Exercise directions: Could you output exactly the lines running from the one containing "family: Muridae" to the final line of the listing below, leaving out pictures?

Stored data:
---------------
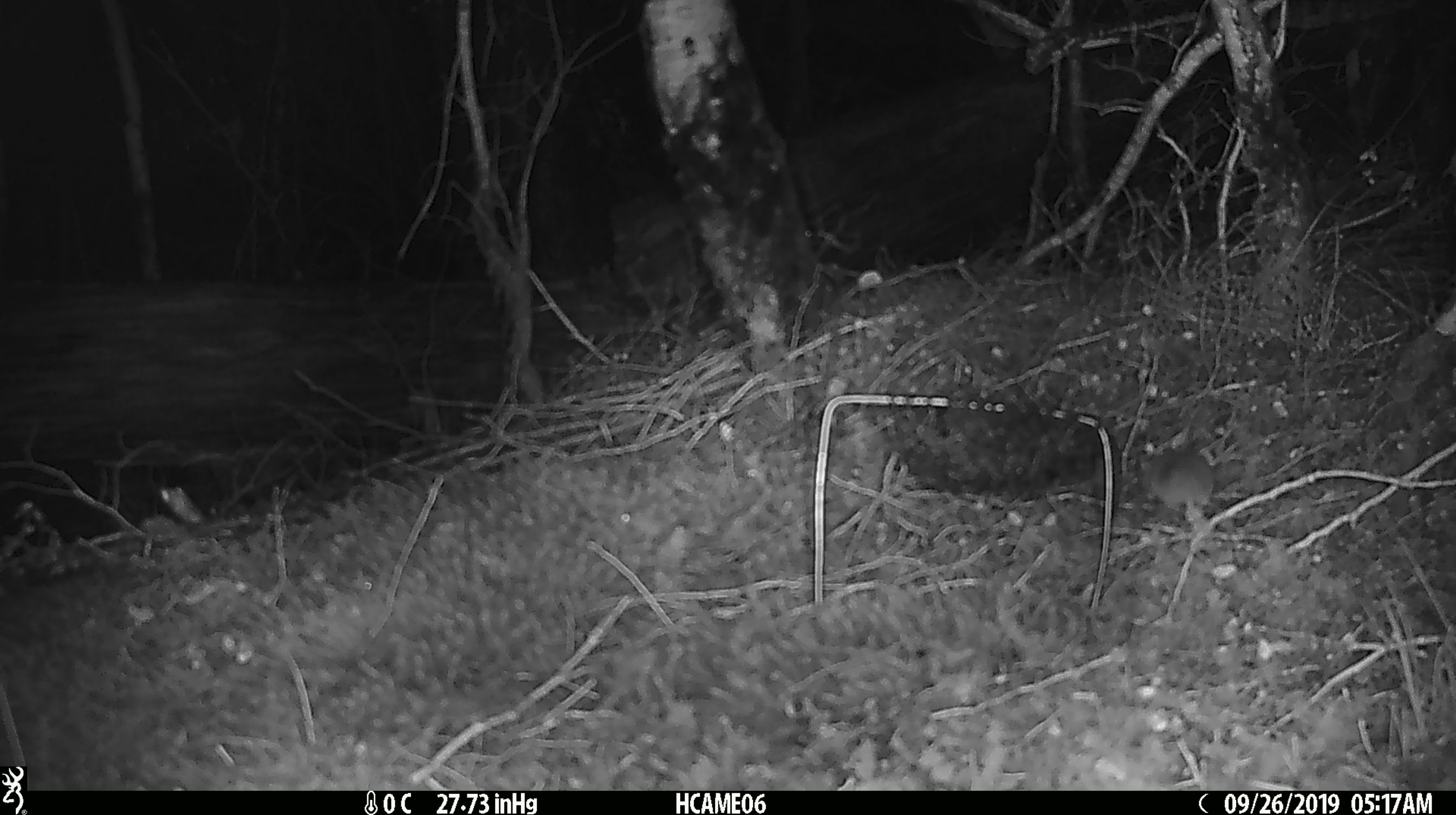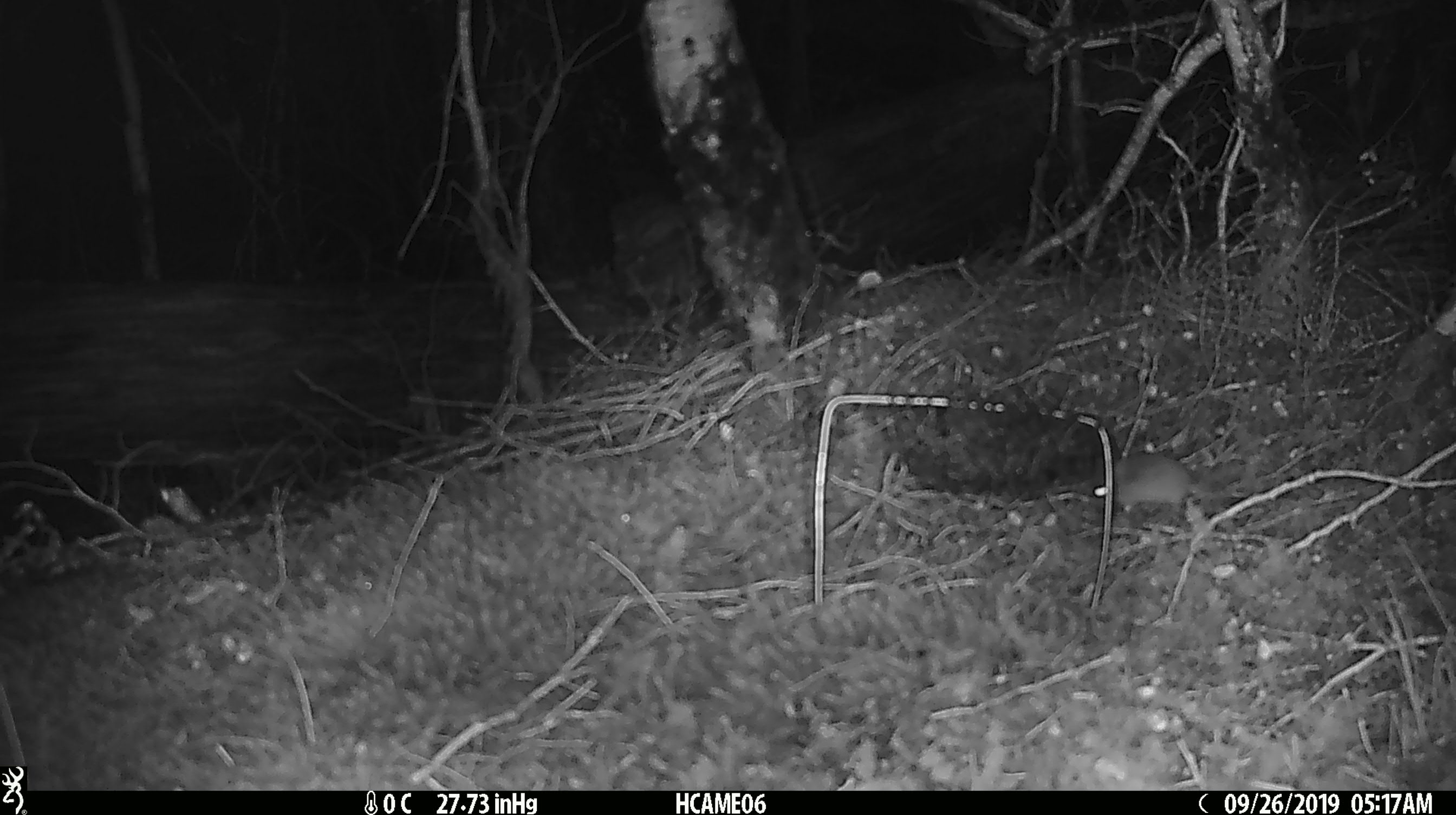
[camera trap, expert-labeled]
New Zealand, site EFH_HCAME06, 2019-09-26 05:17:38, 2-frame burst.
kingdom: Animalia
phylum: Chordata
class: Mammalia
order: Rodentia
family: Muridae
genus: Mus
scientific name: Mus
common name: mouse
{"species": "mouse (Mus)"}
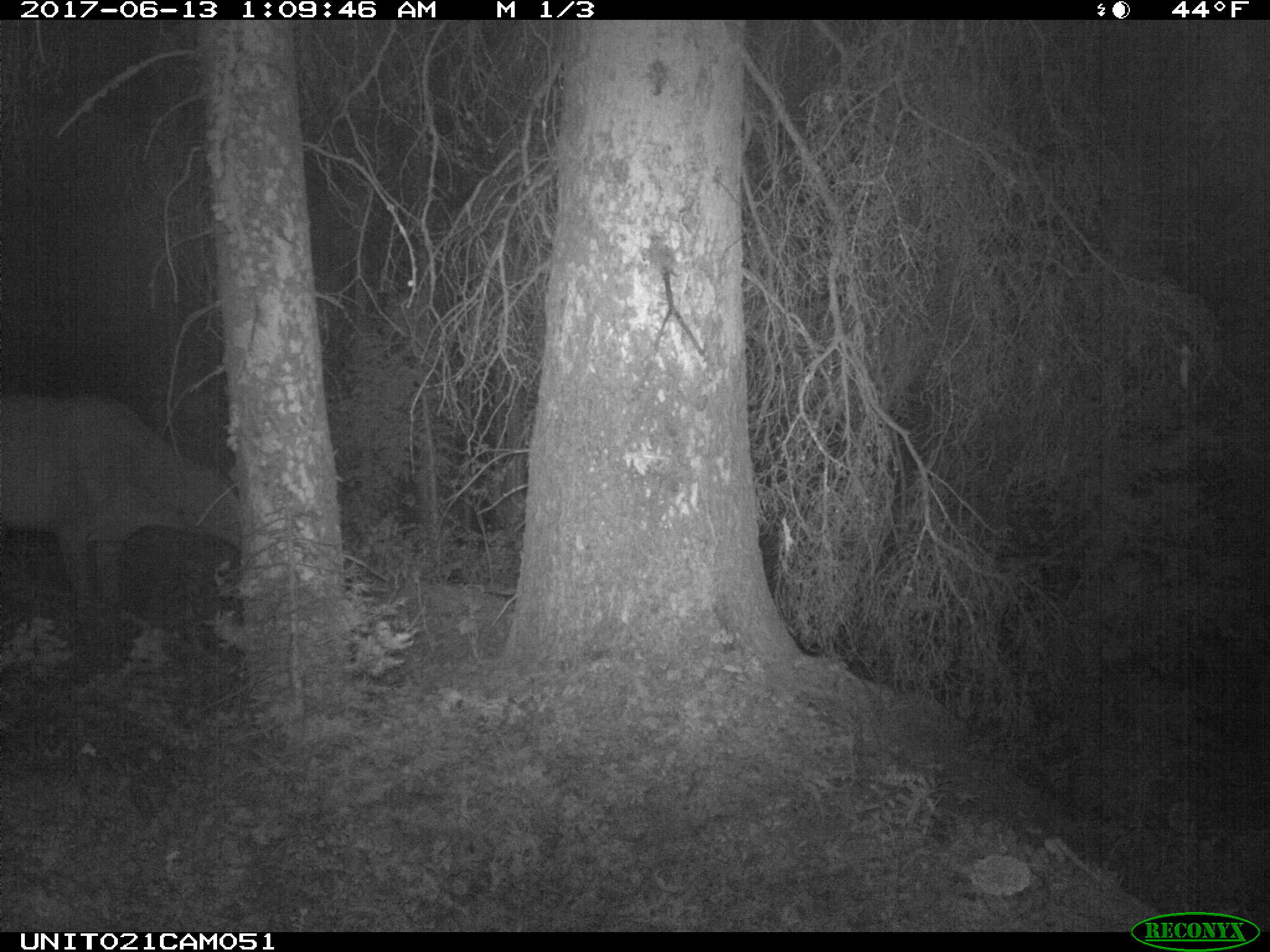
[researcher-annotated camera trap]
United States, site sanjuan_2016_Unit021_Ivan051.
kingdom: Animalia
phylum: Chordata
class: Mammalia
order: Artiodactyla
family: Cervidae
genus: Cervus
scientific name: Cervus elaphus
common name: red deer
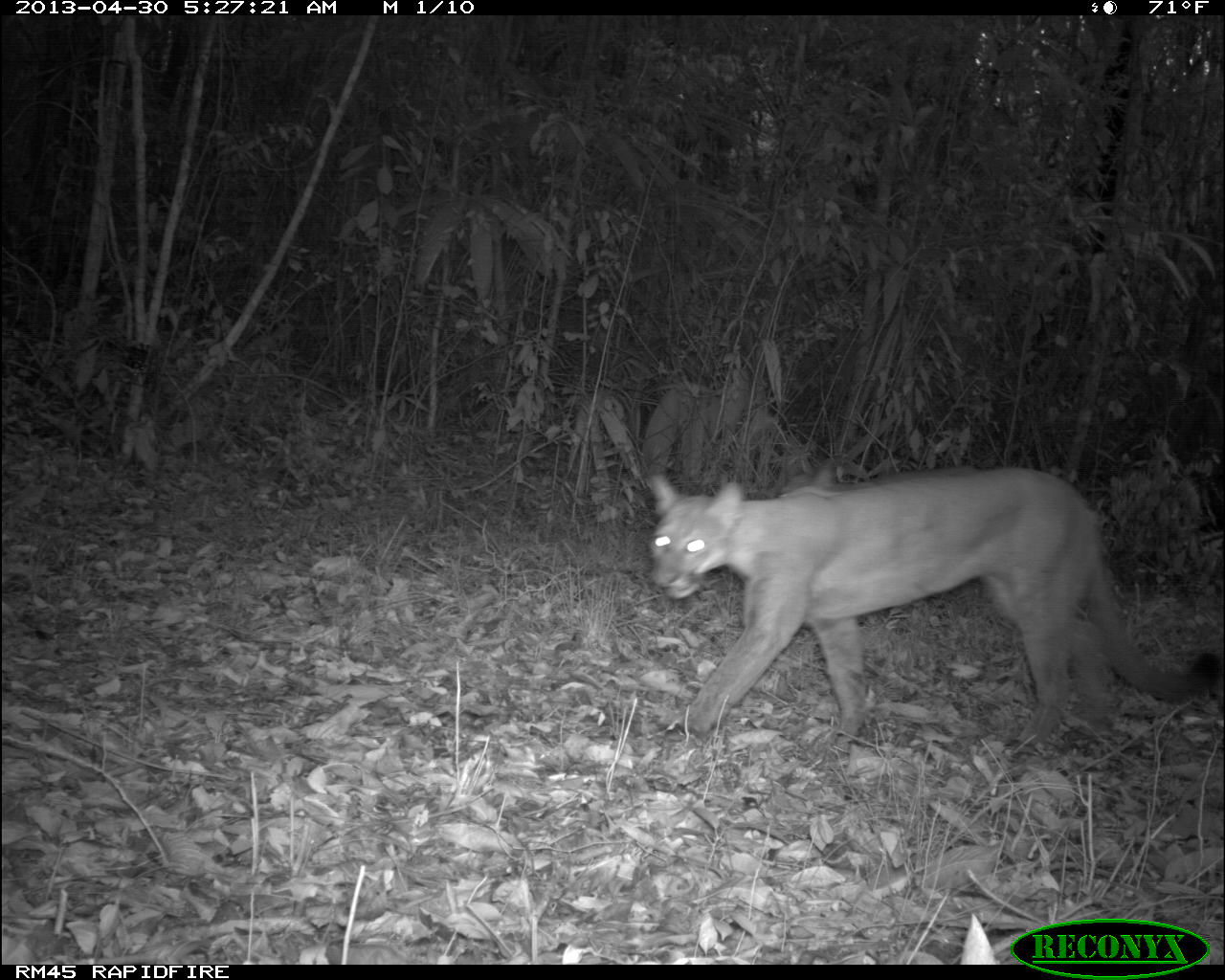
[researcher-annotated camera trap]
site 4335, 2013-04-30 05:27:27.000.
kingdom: Animalia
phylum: Chordata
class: Mammalia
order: Carnivora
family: Felidae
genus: Puma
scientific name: Puma concolor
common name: mountain lion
Puma concolor (mountain lion), count 2.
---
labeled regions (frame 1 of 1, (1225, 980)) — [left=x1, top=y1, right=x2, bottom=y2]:
puma concolor: [left=644, top=466, right=1222, bottom=740]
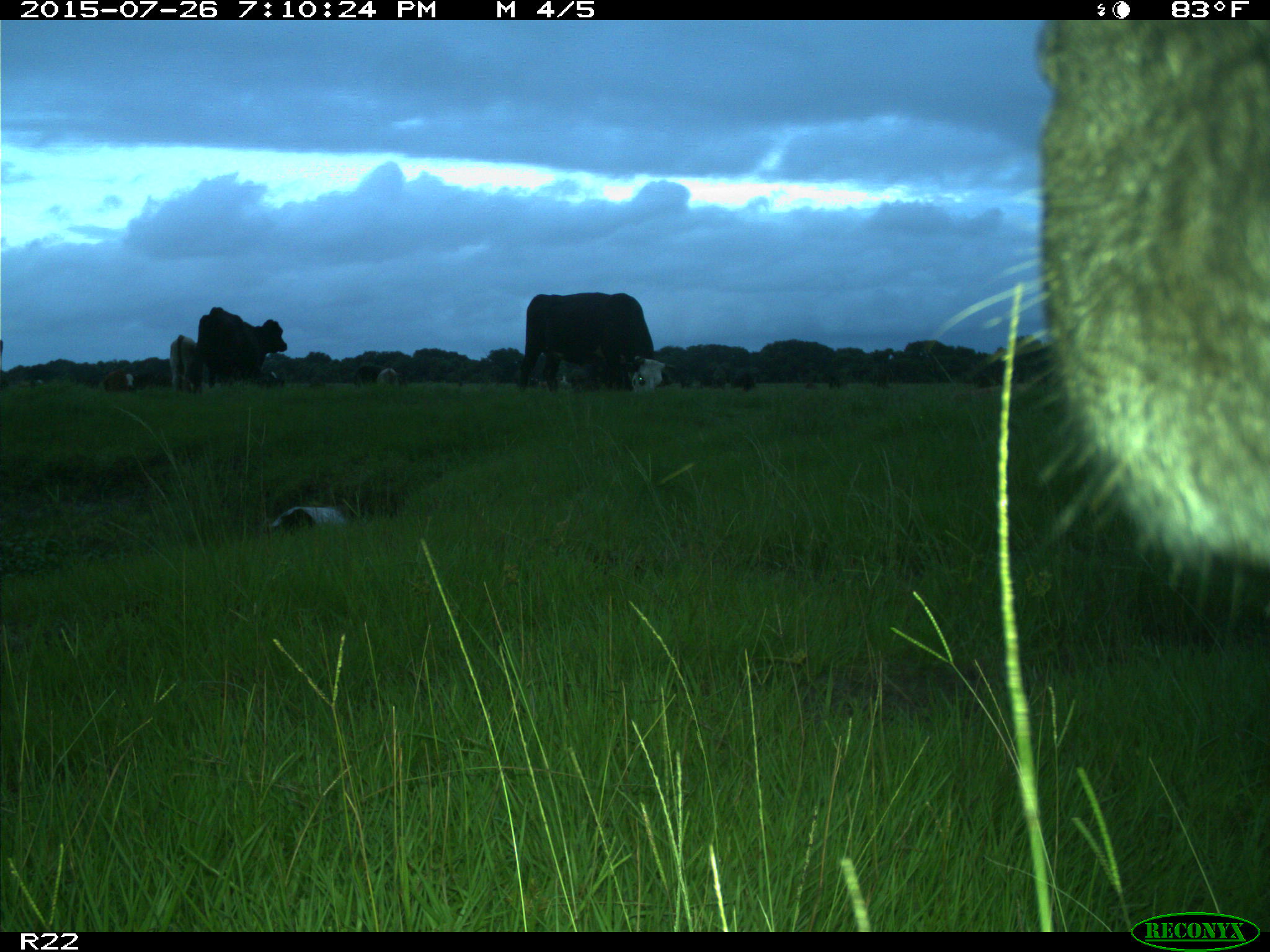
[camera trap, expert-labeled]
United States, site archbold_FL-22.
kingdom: Animalia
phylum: Chordata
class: Mammalia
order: Artiodactyla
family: Bovidae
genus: Bos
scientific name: Bos taurus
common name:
---------------
Solution for this problem:
family: Muridae
genus: Mus
scientific name: Mus
common name: mouse
{"species": "mouse (Mus)"}
[researcher-annotated camera trap]
United States, site sanjuan_2016_Unit021_Ivan051.
kingdom: Animalia
phylum: Chordata
class: Mammalia
order: Artiodactyla
family: Cervidae
genus: Cervus
scientific name: Cervus elaphus
common name: red deer
[researcher-annotated camera trap]
site 4335, 2013-04-30 05:27:27.000.
kingdom: Animalia
phylum: Chordata
class: Mammalia
order: Carnivora
family: Felidae
genus: Puma
scientific name: Puma concolor
common name: mountain lion
Puma concolor (mountain lion), count 2.
---
labeled regions (frame 1 of 1, (1225, 980)) — [left=x1, top=y1, right=x2, bottom=y2]:
puma concolor: [left=644, top=466, right=1222, bottom=740]
[camera trap, expert-labeled]
United States, site archbold_FL-22.
kingdom: Animalia
phylum: Chordata
class: Mammalia
order: Artiodactyla
family: Bovidae
genus: Bos
scientific name: Bos taurus
common name:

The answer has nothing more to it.